⟨
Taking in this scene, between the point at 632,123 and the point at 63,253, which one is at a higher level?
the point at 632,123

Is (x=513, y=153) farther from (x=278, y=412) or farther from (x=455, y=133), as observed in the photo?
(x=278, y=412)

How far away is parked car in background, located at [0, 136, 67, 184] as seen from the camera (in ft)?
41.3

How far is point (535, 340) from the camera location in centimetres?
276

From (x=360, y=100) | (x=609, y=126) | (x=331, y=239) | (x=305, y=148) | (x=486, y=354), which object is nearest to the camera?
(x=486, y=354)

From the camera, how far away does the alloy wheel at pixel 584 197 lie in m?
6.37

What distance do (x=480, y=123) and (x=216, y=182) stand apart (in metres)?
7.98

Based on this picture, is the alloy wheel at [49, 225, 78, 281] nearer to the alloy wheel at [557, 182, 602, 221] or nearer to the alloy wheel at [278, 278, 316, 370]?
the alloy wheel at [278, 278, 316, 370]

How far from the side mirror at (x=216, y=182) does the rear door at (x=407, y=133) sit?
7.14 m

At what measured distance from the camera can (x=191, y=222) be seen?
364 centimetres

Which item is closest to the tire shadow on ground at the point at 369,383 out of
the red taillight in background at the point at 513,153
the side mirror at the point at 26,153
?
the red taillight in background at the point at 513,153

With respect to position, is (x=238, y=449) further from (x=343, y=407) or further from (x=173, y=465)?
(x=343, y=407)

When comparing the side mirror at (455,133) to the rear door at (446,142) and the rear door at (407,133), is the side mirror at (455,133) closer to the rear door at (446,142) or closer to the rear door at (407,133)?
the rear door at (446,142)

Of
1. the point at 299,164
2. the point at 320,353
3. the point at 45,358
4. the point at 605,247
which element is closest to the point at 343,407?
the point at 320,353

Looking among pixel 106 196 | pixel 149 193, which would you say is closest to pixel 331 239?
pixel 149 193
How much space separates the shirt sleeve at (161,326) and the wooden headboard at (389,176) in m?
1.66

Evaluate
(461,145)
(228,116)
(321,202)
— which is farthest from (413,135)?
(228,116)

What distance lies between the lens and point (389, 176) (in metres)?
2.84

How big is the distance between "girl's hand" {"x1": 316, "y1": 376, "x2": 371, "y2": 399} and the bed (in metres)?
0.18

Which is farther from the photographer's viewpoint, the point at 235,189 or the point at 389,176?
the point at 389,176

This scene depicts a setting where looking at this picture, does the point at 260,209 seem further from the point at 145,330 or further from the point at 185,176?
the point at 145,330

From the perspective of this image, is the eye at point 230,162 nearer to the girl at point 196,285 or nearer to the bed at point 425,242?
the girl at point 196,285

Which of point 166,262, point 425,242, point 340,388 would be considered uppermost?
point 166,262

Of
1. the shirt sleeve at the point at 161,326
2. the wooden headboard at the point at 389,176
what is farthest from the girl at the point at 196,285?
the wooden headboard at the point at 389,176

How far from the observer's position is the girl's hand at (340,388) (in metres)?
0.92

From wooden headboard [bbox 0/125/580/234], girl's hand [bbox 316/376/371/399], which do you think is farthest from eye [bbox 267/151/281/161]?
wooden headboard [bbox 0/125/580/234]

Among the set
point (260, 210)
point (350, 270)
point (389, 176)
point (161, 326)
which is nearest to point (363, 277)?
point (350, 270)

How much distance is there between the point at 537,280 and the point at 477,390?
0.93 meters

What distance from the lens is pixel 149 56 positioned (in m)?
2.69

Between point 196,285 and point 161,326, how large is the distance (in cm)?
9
⟩
What the task asks: Repeat the lines of the material from the line with "Which is farther" up to and including the line with "0.93 meters".

Final result:
Which is farther from the photographer's viewpoint, the point at 235,189 or the point at 389,176?
the point at 389,176

This scene depicts a setting where looking at this picture, does the point at 260,209 seem further from the point at 145,330 or further from the point at 185,176?
the point at 145,330

From the perspective of this image, is the eye at point 230,162 nearer to the girl at point 196,285 or nearer to the bed at point 425,242?
the girl at point 196,285

Which of point 166,262, point 425,242, point 340,388 would be considered uppermost?
point 166,262

Of
1. the shirt sleeve at the point at 161,326
2. the wooden headboard at the point at 389,176
what is farthest from the girl at the point at 196,285?
the wooden headboard at the point at 389,176

How far from the observer's position is the girl's hand at (340,388) (in metres)?
0.92

From wooden headboard [bbox 0/125/580/234], girl's hand [bbox 316/376/371/399], which do you think is farthest from eye [bbox 267/151/281/161]?
wooden headboard [bbox 0/125/580/234]

Among the set
point (260, 210)
point (350, 270)
point (389, 176)
point (161, 326)
which is nearest to point (363, 277)?
point (350, 270)

How much distance is there between the point at 537,280 and the point at 477,390?
0.93 meters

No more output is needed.